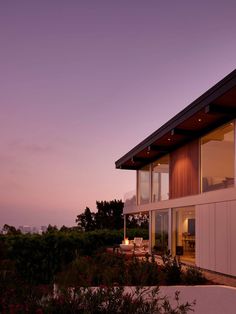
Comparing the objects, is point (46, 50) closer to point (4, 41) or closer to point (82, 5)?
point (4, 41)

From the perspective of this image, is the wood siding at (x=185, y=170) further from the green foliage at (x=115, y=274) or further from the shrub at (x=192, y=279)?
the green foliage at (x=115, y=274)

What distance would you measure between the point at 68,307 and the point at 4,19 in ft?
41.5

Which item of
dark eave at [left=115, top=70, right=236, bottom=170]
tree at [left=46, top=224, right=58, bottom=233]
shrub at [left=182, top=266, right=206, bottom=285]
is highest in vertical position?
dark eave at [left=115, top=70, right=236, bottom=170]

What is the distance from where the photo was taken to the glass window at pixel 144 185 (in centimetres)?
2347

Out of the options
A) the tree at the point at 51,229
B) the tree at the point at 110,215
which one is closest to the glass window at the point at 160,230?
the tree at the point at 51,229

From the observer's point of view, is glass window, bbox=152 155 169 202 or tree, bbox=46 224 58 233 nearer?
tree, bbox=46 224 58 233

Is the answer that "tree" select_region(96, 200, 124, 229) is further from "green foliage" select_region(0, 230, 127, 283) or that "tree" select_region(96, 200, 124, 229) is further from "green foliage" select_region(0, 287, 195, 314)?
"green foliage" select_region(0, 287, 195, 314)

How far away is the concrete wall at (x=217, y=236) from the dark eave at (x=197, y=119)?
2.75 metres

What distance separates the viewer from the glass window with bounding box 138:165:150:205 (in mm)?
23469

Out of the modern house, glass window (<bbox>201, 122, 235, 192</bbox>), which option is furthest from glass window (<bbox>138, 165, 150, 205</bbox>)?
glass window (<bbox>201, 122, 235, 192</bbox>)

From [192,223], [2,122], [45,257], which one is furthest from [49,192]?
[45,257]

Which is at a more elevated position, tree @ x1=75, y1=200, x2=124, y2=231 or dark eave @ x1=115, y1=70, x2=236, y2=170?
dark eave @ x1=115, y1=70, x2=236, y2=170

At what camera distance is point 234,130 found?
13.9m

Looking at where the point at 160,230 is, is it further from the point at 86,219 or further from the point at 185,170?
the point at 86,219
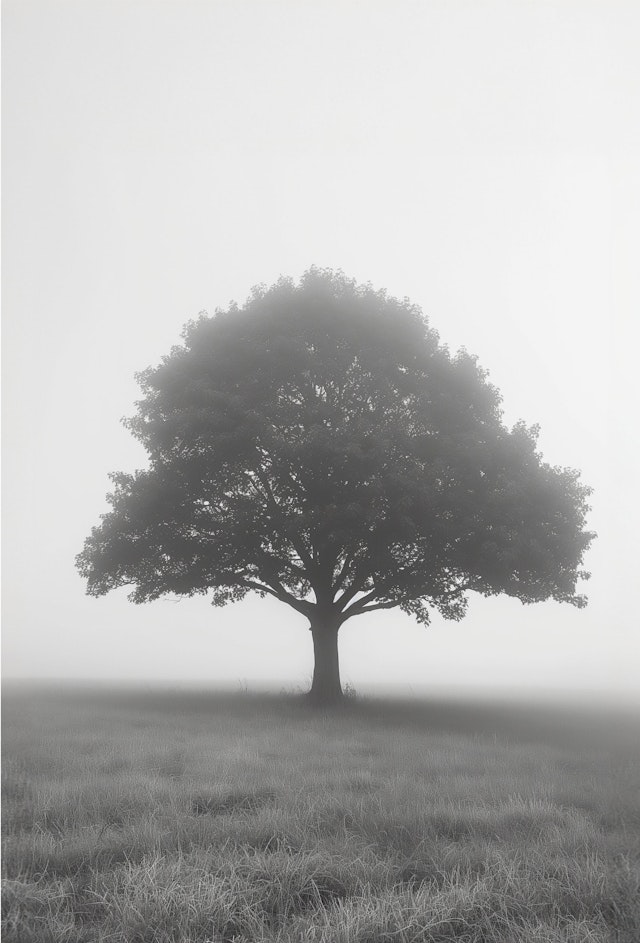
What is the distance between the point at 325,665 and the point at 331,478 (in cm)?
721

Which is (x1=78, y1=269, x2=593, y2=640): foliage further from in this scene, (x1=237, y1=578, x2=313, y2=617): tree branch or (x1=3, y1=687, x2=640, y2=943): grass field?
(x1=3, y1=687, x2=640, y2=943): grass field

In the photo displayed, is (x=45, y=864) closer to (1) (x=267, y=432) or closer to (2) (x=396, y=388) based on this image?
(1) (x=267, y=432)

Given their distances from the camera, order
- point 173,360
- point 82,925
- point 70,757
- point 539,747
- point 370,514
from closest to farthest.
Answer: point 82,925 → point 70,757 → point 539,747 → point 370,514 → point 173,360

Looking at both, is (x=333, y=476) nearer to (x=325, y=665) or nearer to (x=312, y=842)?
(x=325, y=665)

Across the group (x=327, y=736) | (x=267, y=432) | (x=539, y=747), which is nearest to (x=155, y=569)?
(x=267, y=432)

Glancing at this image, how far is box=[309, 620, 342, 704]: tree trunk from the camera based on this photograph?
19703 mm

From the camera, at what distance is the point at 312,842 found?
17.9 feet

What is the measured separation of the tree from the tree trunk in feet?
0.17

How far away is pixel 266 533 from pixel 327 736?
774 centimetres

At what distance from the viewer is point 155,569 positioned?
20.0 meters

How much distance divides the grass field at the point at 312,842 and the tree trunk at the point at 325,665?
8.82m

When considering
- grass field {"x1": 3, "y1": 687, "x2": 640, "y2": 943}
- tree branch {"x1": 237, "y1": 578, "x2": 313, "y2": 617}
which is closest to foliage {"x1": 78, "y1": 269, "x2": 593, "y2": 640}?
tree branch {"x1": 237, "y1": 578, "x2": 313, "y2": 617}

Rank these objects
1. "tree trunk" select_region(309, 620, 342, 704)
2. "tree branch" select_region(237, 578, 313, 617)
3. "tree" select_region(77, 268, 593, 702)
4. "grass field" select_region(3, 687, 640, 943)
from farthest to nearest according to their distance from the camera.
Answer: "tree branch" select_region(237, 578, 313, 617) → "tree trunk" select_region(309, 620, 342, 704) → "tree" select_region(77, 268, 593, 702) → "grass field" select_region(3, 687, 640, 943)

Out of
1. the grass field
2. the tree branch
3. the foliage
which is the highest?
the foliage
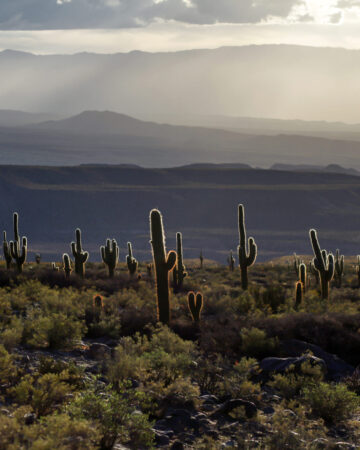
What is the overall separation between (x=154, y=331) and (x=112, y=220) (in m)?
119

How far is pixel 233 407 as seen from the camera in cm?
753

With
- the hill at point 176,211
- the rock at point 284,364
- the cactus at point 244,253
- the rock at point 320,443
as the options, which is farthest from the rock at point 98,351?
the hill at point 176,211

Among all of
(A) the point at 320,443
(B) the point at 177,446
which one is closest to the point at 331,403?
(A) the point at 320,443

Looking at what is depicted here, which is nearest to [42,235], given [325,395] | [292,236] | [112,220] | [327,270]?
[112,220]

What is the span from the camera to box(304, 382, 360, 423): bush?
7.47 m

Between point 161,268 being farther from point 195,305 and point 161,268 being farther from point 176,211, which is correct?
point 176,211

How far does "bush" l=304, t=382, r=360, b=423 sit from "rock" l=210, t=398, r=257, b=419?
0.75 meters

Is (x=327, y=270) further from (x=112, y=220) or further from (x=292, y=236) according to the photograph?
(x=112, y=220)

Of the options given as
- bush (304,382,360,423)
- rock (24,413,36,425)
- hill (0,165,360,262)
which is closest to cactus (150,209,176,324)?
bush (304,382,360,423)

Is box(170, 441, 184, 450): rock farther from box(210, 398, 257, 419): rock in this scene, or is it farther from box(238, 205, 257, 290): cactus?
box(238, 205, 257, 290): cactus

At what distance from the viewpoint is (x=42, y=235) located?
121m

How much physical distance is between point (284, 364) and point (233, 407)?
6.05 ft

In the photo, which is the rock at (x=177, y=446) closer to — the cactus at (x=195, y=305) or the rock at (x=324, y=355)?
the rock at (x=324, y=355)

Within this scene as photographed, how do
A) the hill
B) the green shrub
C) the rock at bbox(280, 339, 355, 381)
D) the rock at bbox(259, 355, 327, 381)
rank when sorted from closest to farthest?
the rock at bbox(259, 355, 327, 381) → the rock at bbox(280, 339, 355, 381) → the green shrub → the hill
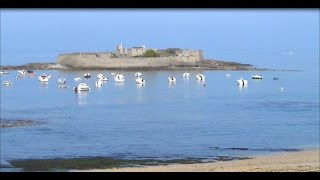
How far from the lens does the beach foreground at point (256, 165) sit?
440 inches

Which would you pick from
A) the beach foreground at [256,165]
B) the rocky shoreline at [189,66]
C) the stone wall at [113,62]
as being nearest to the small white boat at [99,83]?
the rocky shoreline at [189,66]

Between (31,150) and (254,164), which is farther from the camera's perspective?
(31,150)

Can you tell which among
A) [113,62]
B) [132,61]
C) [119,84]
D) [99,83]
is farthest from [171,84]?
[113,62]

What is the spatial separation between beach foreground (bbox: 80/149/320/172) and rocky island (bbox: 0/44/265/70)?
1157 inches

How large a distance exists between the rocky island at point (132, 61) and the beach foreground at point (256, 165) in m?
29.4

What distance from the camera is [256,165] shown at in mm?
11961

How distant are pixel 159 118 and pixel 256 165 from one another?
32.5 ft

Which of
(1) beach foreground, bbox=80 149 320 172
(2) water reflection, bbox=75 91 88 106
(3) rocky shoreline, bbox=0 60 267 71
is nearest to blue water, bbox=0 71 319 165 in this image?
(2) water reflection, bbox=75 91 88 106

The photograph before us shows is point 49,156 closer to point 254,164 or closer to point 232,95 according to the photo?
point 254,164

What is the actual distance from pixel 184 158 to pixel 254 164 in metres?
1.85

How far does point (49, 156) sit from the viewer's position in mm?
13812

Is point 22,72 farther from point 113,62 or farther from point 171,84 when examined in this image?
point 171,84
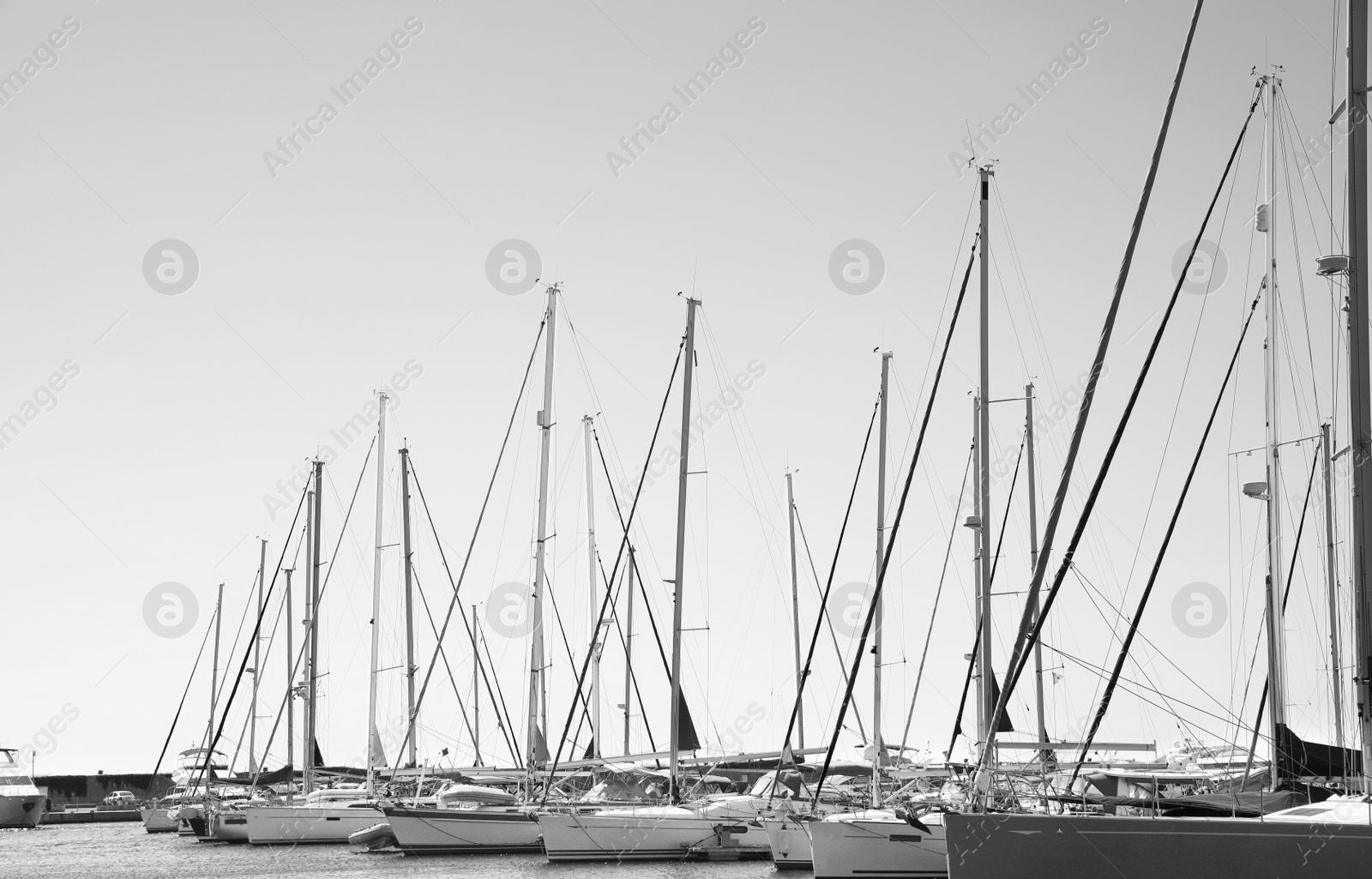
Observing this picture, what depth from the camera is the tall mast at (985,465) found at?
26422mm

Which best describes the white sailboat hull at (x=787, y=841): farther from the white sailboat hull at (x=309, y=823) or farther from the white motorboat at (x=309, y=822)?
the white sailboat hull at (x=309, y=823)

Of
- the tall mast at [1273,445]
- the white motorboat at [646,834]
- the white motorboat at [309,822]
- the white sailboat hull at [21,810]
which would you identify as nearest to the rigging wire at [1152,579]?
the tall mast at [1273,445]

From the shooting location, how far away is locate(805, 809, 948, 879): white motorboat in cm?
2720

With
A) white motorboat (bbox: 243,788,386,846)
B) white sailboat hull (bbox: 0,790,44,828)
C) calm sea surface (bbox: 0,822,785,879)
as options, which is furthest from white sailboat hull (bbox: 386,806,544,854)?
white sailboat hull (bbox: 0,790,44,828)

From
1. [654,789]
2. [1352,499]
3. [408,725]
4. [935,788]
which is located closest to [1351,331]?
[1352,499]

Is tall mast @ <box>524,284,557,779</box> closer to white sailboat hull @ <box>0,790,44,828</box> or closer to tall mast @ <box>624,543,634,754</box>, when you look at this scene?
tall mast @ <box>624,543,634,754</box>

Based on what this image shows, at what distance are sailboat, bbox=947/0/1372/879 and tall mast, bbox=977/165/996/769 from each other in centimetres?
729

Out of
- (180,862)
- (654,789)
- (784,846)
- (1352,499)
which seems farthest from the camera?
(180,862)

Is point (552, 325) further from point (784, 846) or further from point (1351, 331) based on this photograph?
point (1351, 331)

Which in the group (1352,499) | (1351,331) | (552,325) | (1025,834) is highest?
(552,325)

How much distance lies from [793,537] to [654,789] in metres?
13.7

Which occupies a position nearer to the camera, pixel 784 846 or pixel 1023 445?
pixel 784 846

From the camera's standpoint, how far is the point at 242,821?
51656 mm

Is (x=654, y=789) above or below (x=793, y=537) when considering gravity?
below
══════════════════════════════
Work required — Return, word for word, every line from the line with "From the shooting" to the final line of the data.

Solution below —
From the shooting location, how far away is locate(805, 809, 948, 879): white motorboat in cm?
2720

With
A) white motorboat (bbox: 243,788,386,846)
B) white sailboat hull (bbox: 0,790,44,828)
C) calm sea surface (bbox: 0,822,785,879)
as options, which is furthest from white sailboat hull (bbox: 386,806,544,854)?
white sailboat hull (bbox: 0,790,44,828)

From
1. [654,789]
2. [1352,499]
3. [408,725]
4. [935,788]
which is located closest to [1351,331]?
[1352,499]

Is tall mast @ <box>524,284,557,779</box> closer to white sailboat hull @ <box>0,790,44,828</box> or closer to tall mast @ <box>624,543,634,754</box>, when you look at this scene?
tall mast @ <box>624,543,634,754</box>

Based on what this image shows, at what distance are sailboat, bbox=947/0/1372/879 and tall mast, bbox=977/165/996/769 from each other in centimetres?
729

Out of
- (180,862)
- (654,789)
- (784,846)
- (1352,499)
which seems farthest from the camera?
(180,862)

Is point (552, 325) further from point (784, 846) or further from point (1351, 331) based on this photograph?
point (1351, 331)

Which in the group (1352,499) | (1351,331) | (552,325) | (1025,834) is highest?
(552,325)

How much distance lies from [793,537] to [654,789] in metres?
13.7

Which occupies a position nearer to the camera, pixel 784 846 or pixel 1023 445?
pixel 784 846

From the camera's standpoint, how far is the point at 242,821?
51656 mm

Is (x=654, y=789) above or below (x=793, y=537) when considering gravity?
below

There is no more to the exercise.